Every line in the data below from the one containing "Mural do artista" down to the one containing "Occasion Piano Yamaha", both included, must be retyped exactly; no other line is to appear.

DATA FOR REVIEW:
------------------------------------------------------------
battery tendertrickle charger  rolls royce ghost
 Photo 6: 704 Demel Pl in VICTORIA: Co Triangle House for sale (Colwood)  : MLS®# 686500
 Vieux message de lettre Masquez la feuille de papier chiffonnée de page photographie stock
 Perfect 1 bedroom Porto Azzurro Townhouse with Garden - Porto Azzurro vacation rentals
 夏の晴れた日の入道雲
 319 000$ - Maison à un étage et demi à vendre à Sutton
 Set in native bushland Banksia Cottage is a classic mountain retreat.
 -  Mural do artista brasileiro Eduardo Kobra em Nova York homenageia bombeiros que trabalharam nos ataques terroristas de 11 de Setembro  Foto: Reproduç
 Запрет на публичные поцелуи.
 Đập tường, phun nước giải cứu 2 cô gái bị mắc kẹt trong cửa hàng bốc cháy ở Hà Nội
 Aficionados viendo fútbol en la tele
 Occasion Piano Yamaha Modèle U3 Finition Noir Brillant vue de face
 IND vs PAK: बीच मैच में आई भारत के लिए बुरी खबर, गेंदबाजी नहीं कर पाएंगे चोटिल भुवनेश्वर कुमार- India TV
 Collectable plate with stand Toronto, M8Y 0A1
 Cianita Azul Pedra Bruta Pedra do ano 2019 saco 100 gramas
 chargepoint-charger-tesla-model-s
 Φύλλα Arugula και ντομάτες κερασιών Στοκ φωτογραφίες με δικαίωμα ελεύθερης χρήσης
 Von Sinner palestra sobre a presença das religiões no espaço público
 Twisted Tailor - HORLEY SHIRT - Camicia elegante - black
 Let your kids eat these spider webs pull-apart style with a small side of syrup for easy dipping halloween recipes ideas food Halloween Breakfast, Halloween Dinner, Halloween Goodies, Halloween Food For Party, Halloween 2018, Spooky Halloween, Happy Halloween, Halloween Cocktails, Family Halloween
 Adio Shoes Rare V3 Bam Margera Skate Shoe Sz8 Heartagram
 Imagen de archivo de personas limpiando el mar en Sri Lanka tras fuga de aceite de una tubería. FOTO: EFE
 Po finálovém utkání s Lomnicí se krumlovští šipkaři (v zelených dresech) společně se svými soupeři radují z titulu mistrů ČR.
------------------------------------------------------------
ANSWER SPACE:
 -  Mural do artista brasileiro Eduardo Kobra em Nova York homenageia bombeiros que trabalharam nos ataques terroristas de 11 de Setembro  Foto: Reproduç
 Запрет на публичные поцелуи.
 Đập tường, phun nước giải cứu 2 cô gái bị mắc kẹt trong cửa hàng bốc cháy ở Hà Nội
 Aficionados viendo fútbol en la tele
 Occasion Piano Yamaha Modèle U3 Finition Noir Brillant vue de face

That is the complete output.